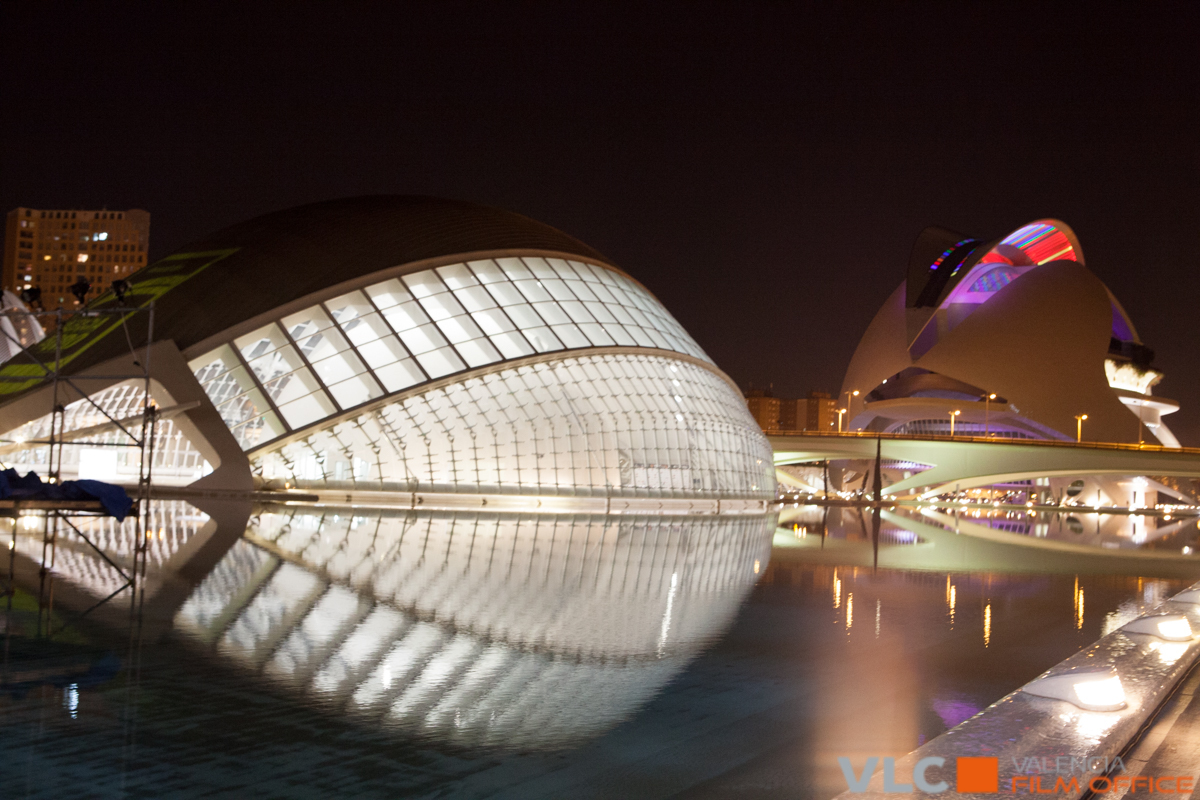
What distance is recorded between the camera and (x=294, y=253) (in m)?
32.0

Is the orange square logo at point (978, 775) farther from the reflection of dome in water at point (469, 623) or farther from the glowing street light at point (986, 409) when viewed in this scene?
the glowing street light at point (986, 409)

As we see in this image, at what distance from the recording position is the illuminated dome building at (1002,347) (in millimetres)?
79125

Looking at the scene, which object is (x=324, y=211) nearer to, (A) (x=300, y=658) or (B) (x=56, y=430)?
(B) (x=56, y=430)

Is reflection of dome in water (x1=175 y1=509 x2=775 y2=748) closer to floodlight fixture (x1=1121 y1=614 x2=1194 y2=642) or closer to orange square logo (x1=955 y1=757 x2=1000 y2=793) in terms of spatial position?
orange square logo (x1=955 y1=757 x2=1000 y2=793)

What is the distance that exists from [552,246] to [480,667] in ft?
97.9

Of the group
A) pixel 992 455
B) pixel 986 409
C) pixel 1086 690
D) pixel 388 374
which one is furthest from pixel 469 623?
pixel 986 409

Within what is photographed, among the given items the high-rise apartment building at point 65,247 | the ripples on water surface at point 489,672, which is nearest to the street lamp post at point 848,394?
the ripples on water surface at point 489,672

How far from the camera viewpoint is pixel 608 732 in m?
6.02

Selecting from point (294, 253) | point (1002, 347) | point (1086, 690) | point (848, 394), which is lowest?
point (1086, 690)

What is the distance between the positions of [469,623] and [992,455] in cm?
5925

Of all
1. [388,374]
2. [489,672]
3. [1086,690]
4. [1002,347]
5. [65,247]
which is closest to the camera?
[1086,690]

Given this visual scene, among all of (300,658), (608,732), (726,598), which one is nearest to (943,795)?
(608,732)

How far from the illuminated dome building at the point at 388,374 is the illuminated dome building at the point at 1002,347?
1991 inches

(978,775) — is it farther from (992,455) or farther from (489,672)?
(992,455)
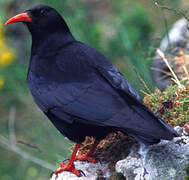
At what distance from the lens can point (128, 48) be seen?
5930 mm

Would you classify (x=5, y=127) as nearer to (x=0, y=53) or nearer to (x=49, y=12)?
(x=0, y=53)

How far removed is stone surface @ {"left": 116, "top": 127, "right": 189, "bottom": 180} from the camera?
3.07 meters

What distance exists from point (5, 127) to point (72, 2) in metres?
2.70

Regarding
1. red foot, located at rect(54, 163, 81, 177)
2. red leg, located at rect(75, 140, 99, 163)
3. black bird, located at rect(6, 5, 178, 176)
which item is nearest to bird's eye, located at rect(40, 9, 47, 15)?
black bird, located at rect(6, 5, 178, 176)

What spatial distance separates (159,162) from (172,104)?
77cm

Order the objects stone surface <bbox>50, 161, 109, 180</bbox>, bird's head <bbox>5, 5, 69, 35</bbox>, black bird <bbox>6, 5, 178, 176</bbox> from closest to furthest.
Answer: black bird <bbox>6, 5, 178, 176</bbox>
stone surface <bbox>50, 161, 109, 180</bbox>
bird's head <bbox>5, 5, 69, 35</bbox>

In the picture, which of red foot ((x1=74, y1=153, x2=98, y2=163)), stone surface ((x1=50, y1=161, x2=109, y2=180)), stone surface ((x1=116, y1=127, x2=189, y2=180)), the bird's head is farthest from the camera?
the bird's head

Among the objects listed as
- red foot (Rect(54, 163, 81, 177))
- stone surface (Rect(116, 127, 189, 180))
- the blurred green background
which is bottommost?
the blurred green background

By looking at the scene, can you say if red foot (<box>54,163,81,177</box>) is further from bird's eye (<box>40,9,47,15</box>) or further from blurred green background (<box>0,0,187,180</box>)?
bird's eye (<box>40,9,47,15</box>)

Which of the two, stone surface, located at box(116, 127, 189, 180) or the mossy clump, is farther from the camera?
the mossy clump

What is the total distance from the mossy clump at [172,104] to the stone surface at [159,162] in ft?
1.07

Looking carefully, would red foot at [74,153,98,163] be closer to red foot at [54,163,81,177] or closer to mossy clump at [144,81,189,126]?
red foot at [54,163,81,177]

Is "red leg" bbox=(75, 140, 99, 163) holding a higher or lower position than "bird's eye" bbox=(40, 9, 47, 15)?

_STATED EXERCISE_
Recast the records as a Markdown table with the columns Row and Line, one row per line and no rows for blank lines. Begin at the line that contains "What is the total" and stop after the last line of the records.

_SOLUTION FOR THIS PROBLEM_
| Row | Line |
|---|---|
| 1 | What is the total distance from the mossy clump at [172,104] to the stone surface at [159,162] in ft? |
| 2 | 1.07 |
| 3 | Looking carefully, would red foot at [74,153,98,163] be closer to red foot at [54,163,81,177] or closer to mossy clump at [144,81,189,126]? |
| 4 | red foot at [54,163,81,177] |
| 5 | Is "red leg" bbox=(75, 140, 99, 163) holding a higher or lower position than "bird's eye" bbox=(40, 9, 47, 15)? |